Según el texto sobre el pez lábrido, ¿de qué se alimenta en estado natural? Enumera todos los alimentos que menciona.

Texto para revisar:

________

Este pez lábrido sufre variaciones cromáticas durante su desarrollo, tanto que es difícil creer que la forma adulta y juvenil pertenezcan a la misma especie.

La librea juvenil es de color naranja vivo con franjas blancas bordeadas de negro y la cola es blanca. Cuando alcanza los 10 cm., las zonas negras se extienden y en los adultos, el cuerpo asume un color púrpura azulado, recubierto de manchitas azules, con la cola amarilla.
En estado natural se alimenta de pequeños crustáceos, gusanos, moluscos y equinodermos (los erizos de mar son triturados contra las rocas). Si han vivido desde jóvenes en el acuario aceptan cualquier tipo de alimento.
Pueden criarse ejemplares en bancos numerosos a condición de que el acuario sea grande, pues los adultos toman posesión de territorios que defienden encarnizadamente de los individuos de su misma especie. Para evitar choques fatales, es mejor tener mucho cuidado al pasar estos peces de una a otra pecera.
La pecera composiciones estables realizadas con piedras y trozos de roca. Es esencial que el fondo esté cubierto de una espesa capa de arena, ya que a este pez le gusta pasar algunas horas enterrado. La iluminación deberá ser intensa y la temperatura del agua se mantendrá en torno a 24 – 27ºC, con un pH superior a 8 y una densidad de 1023.

________

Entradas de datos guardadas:

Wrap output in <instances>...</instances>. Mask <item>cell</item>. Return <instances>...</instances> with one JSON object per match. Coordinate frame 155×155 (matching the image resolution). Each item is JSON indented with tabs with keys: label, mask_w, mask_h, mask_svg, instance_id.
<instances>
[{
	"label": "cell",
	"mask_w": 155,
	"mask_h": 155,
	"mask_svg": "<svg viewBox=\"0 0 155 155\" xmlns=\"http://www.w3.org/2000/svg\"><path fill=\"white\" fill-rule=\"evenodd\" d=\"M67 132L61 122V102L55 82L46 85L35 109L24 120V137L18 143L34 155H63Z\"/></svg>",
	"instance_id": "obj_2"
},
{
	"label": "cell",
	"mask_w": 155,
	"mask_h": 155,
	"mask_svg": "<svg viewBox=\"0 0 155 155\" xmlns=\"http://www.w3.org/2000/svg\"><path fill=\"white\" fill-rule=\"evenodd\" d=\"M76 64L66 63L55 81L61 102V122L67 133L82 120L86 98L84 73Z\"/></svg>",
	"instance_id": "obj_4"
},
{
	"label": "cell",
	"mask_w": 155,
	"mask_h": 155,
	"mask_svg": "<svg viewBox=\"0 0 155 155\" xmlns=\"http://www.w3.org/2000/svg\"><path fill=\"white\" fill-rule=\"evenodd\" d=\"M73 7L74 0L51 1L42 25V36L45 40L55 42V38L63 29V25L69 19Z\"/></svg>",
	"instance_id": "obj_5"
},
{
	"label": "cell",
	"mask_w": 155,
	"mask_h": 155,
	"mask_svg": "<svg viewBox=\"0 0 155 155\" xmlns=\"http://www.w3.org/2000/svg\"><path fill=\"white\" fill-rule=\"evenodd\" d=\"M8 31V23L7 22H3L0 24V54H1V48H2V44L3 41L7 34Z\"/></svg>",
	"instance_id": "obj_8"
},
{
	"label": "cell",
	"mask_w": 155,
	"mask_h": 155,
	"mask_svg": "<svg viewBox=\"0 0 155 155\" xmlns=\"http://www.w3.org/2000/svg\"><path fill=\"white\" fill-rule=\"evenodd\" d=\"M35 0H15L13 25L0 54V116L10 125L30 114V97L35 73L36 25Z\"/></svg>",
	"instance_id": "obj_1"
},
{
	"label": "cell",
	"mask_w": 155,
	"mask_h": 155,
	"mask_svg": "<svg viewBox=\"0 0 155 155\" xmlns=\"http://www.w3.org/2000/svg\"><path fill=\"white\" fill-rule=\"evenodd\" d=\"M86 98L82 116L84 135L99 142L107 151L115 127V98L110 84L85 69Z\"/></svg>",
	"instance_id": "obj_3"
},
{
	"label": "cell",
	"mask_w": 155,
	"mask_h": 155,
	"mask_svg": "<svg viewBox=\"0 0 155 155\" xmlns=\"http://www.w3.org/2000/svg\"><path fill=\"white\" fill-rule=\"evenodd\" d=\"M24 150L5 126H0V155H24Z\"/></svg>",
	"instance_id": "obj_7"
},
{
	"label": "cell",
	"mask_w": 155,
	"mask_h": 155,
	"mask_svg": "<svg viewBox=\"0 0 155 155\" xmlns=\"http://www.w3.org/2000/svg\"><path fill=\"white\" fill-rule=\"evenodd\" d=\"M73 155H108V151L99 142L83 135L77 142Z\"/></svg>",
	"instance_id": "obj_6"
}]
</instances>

________

Respuesta del ejercicio:
- Pequeños crustáceos
- Gusanos
- Moluscos
- Equinodermos